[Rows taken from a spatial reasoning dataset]
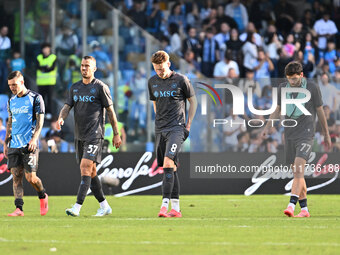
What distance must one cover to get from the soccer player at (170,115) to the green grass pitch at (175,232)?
1.94 ft

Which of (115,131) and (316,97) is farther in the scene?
(316,97)

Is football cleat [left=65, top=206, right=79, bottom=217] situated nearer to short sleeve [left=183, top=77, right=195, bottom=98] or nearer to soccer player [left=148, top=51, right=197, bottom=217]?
soccer player [left=148, top=51, right=197, bottom=217]

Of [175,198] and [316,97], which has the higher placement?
[316,97]

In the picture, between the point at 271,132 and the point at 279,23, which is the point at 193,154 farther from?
the point at 279,23

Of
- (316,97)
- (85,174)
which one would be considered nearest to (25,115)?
(85,174)

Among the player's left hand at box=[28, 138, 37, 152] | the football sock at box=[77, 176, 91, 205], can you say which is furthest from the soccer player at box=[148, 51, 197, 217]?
the player's left hand at box=[28, 138, 37, 152]

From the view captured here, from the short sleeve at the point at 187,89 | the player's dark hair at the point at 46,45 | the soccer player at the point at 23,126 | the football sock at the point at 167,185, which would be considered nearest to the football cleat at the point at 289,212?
the football sock at the point at 167,185

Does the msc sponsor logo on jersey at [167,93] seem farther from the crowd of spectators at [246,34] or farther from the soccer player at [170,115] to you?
the crowd of spectators at [246,34]

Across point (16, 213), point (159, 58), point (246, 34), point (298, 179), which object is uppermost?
point (246, 34)

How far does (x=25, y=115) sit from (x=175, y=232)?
366 cm

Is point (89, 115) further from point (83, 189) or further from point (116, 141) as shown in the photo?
point (83, 189)

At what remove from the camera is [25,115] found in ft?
39.8

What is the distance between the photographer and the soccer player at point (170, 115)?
459 inches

### Work to do:
How many lines of the records above contain the word "crowd"? Reply with the number alone.

### Solution to this problem:
2